Employment Insurance reform was the hot topic of discussion when Conservative MP Kellie Leitch paid a visit to Grande Prairie, Alberta on Saturday, June 16.
Leitch was a long way from her Ontario riding of Simcoe-Grey, traveling to western Canada in her dual role as Parliamentary Secretary to the Minister of Human Resources and Skill Development and to the Minister of Labour to discuss facets of the Budget Implementation Act of particular interest to business owners struggling to satisfy their labour needs in a thriving resource industry town.
“[It] is, in fact, the Peace Country’s budget,” said Peace River MP Chris Warkentin, who joined Leitch to discuss the budget bill during her visit.
“It is something we have been begging and pleading for,” he added. “For years and years.”
Warkentin was especially enthusiastic about the changes to EI, made partly in response to a tendency by many Canadian employers to seasonally lay off their staff, who then collect EI until the busy season starts again.
“Unfortunately, there [are] too many industries in Canada that have utilized the Employment Insurance program as a way to allow people to be outside the Workforce,” said Warkentin.
“In Canada,” he continued, “we’ve reached a critical point where we cannot afford to have people being outside of the workforce because of the labour shortages in this country.”
The labour shortages have certainly been a problem for the oil and gas industry and the federal government is hoping that changes to the EI program will help address that issue by encouraging employers to seek better solutions than seasonal layoffs.
“When people in a place like Grande Prairie are outside of the workforce,” said Warkentin, “not only is it costing taxpayers and employers through the premiums that are being paid out into the EI system – so premiums continue to have to go up because people are drawing on the system – but also we’re being disproportionately affected because we desperately need those people in the workforce to fill the gaps.”
Leitch reassured those present that qualifying individuals would still be able to collect EI benefits.

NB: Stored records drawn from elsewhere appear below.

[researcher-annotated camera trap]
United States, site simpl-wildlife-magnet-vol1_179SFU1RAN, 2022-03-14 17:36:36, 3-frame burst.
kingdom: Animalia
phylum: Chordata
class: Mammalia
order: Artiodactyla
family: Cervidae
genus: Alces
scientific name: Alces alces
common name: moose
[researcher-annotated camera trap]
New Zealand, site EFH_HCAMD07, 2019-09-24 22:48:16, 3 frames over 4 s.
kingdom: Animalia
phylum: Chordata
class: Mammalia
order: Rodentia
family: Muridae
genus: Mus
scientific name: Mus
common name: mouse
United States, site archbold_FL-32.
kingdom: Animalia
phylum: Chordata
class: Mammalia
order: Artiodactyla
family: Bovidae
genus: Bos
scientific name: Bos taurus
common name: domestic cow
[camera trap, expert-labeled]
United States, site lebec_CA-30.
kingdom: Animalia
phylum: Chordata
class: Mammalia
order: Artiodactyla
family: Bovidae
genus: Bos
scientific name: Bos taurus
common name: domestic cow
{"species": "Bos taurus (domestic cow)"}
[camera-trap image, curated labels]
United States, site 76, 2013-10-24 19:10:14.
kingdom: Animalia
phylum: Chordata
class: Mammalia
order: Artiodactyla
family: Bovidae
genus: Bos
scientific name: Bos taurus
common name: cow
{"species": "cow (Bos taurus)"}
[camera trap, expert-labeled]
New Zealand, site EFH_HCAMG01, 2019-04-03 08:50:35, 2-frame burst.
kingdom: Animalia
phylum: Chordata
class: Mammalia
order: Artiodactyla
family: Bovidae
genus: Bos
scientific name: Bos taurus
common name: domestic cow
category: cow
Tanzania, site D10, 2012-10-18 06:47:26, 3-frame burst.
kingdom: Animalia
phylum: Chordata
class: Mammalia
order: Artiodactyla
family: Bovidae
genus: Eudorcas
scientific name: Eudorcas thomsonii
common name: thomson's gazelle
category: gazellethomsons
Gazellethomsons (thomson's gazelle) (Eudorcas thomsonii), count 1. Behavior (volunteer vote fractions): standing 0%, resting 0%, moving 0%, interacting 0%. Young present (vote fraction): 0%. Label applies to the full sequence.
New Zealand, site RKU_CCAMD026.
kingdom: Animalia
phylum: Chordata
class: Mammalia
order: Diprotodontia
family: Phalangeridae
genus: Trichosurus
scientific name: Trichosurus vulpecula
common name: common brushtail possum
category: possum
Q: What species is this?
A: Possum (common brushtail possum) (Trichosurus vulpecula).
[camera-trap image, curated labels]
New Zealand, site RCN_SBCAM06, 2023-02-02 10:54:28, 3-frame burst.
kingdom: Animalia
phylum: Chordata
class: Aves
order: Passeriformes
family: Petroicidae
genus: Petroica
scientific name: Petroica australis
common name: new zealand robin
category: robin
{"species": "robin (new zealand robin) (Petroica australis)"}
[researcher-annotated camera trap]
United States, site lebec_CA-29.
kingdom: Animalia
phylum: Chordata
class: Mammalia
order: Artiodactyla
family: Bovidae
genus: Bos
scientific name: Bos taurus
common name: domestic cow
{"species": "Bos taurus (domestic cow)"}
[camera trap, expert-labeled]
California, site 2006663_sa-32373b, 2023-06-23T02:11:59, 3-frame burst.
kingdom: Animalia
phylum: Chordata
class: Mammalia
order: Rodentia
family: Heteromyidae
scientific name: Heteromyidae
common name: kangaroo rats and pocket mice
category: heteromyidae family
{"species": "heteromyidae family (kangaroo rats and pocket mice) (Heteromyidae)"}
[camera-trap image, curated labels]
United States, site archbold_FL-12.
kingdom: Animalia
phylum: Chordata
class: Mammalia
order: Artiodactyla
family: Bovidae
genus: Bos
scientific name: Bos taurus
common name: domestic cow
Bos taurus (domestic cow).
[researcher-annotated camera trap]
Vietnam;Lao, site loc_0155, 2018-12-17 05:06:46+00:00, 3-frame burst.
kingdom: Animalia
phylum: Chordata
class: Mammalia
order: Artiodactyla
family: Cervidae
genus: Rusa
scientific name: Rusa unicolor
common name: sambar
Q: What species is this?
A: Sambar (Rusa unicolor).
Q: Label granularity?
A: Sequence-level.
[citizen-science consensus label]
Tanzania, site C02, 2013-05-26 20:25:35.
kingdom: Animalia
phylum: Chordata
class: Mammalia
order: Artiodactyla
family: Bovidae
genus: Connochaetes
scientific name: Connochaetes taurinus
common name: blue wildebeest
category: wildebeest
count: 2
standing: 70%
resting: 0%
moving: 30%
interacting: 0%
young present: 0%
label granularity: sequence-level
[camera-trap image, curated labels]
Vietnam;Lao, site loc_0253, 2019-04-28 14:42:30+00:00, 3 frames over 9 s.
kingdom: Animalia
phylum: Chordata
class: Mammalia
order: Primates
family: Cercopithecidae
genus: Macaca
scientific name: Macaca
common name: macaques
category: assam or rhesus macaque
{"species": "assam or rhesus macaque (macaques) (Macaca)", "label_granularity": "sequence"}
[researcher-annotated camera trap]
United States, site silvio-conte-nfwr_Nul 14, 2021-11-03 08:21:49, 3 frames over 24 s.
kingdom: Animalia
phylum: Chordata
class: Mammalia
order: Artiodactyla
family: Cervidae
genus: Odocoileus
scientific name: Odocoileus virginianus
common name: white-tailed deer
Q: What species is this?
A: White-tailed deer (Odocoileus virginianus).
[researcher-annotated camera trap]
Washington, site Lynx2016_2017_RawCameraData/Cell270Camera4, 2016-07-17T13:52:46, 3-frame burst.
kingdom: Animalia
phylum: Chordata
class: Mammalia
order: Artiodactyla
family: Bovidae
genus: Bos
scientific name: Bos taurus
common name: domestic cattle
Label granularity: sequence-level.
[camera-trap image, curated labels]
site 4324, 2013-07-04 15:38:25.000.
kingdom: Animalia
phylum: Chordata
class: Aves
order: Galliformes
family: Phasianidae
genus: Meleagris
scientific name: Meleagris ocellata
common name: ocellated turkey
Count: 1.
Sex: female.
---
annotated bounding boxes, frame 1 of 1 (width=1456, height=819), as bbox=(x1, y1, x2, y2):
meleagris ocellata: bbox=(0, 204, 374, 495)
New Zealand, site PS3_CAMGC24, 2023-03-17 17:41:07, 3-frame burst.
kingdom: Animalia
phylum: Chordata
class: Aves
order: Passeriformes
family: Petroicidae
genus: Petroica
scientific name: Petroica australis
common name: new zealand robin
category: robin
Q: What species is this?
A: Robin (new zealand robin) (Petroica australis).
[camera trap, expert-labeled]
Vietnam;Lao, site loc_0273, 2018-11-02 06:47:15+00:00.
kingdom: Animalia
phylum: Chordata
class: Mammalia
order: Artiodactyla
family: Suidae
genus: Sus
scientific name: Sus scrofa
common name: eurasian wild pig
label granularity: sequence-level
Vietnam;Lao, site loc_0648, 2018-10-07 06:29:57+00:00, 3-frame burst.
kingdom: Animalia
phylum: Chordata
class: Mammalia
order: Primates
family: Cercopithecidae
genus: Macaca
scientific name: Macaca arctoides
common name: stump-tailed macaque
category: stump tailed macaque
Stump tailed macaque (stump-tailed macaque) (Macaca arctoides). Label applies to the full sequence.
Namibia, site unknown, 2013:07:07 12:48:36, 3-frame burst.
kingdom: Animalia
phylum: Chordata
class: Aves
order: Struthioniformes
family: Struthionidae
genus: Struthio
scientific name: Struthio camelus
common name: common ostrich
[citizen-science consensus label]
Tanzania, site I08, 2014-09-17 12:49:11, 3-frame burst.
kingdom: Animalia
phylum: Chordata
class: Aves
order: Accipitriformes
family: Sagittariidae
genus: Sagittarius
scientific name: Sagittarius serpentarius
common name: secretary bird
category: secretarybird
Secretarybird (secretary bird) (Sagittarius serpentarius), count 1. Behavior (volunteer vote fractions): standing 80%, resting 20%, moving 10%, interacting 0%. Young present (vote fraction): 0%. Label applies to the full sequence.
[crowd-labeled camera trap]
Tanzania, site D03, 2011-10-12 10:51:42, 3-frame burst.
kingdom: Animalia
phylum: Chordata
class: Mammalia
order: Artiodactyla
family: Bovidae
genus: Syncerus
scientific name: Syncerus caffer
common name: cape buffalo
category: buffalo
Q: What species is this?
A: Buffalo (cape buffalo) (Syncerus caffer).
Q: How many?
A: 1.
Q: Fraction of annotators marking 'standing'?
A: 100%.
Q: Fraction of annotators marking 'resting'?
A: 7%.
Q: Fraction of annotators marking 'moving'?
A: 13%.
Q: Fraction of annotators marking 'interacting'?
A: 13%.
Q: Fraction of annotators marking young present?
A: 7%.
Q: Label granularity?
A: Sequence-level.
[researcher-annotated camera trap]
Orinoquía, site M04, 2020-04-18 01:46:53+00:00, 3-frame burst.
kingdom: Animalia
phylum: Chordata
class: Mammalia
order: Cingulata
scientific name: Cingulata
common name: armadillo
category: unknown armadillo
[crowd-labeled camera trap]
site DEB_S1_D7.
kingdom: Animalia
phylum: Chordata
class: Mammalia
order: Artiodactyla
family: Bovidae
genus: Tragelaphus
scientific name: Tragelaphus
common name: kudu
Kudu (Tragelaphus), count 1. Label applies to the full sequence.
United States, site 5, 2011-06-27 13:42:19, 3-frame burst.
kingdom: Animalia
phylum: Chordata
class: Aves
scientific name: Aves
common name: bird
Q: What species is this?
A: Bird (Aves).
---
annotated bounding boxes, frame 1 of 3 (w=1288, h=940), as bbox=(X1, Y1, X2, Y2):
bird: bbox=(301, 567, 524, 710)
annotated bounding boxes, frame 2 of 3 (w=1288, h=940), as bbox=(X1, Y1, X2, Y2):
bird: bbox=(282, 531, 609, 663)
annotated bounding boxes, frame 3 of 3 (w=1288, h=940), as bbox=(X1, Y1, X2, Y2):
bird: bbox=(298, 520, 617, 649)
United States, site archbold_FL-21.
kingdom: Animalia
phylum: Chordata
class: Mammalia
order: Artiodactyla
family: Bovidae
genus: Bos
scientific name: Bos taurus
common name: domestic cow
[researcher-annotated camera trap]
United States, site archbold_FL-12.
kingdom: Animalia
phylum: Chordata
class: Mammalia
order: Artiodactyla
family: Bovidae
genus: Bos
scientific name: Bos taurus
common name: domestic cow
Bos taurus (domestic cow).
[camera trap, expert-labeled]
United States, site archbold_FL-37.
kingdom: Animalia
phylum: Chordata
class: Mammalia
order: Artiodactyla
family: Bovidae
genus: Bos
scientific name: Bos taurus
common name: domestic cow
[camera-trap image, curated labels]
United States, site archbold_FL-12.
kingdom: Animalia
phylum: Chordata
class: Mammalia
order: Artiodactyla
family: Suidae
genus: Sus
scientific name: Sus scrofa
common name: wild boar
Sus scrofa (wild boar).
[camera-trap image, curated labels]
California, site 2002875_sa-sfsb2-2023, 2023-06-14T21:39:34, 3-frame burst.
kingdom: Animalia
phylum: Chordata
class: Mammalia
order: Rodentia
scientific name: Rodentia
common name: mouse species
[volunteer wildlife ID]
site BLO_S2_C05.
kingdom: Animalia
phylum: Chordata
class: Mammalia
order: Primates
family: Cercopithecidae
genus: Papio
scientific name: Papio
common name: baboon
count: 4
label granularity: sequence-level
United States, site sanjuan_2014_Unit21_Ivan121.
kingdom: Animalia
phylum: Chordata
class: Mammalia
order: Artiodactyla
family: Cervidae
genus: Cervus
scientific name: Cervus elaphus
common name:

“Let’s be clear,” said Leitch. “We want to better connect Canadians with jobs that are available for them and where they can have full time employment. That’s the best circumstance for family, the best circumstance for the employer and employee.”
That doesn’t mean that the government will be attempting to force individuals who are unemployed to relocate for work.
“We are not going to force people to move to different parts of this country,” said Warkentin. “We are not going to tell someone who lives who-knows-where that they won’t receive unemployment insurance. But what we are telling Canadians across the country is, if there is employment in your community, that is within your qualifications, and you’re not applying for it, then you can’t get unemployment insurance.
“If you have an opportunity to be employed, than clearly you don’t need [EI],” he continued. “We’re going to become more concentrated on ensuring that people that can get a job get a job. Even in [Grande Prairie] the unemployment rate can go up to eight per cent in our region. So, in a place where we are desperate for folks, we need to tell those people, ‘Actually, your option isn’t to get EI. It’s to go get a job that is available.’”
EI reform isn’t the only initiative in the budget bill designed to bridge the labour gap, as the legislation also features a Temporary Foreign Workers Program, a program for people 50 years of age or older who have been laid off or need retraining to join a new profession, and an additional $15 million in funding for the Youth Employment Strategy (YES).
One individual present at the open house noted that it is difficult to attract young people, as well as First Nations, indicating that unemployment levels are high in both groups.
Concerns were also raised regarding employment of foreign workers, particularly in terms of investing time and money in bringing that individual to Canada, only to lose that worker to another iindustry or another province such as Saskatchewan, where the rules around foreign workers are different than in Alberta. Warkentin suggested that is a provincial issue, not federal.
Leitch stressed that employing Canadians is a top priority, too.
“What we are doing is making sure that, if there is an employer that requires
employees, that they know which Canadians are available, and so they will be able to approach those Canadians, know which Canadians have the qualifications in the area to get a job, and once they’ve exhausted that move to a Temporary Foreign Worker,” said Leitch. “So we’re trying to make sure that under all circumstances that Canadians are the first choice.”
The worker shortage is set to become an even bigger issue as major projects ranging from oil and natural gas pipelines to new mining operations and BC Hydro’s Site C could all be underway in the next five to ten years.
“These are huge challenges,” said Leitch. “And that’s why, as a federal government we, are very focused on the issues.”
Leitch added that the government consulted extensively with businesses in western Canada when deciding how to address the issues.
“This is a concern,” she said. “We want to hear from Canadians, hear from Canadian businesses, as well as employees so that we can come up with a comprehensive way to deal with the challenges.”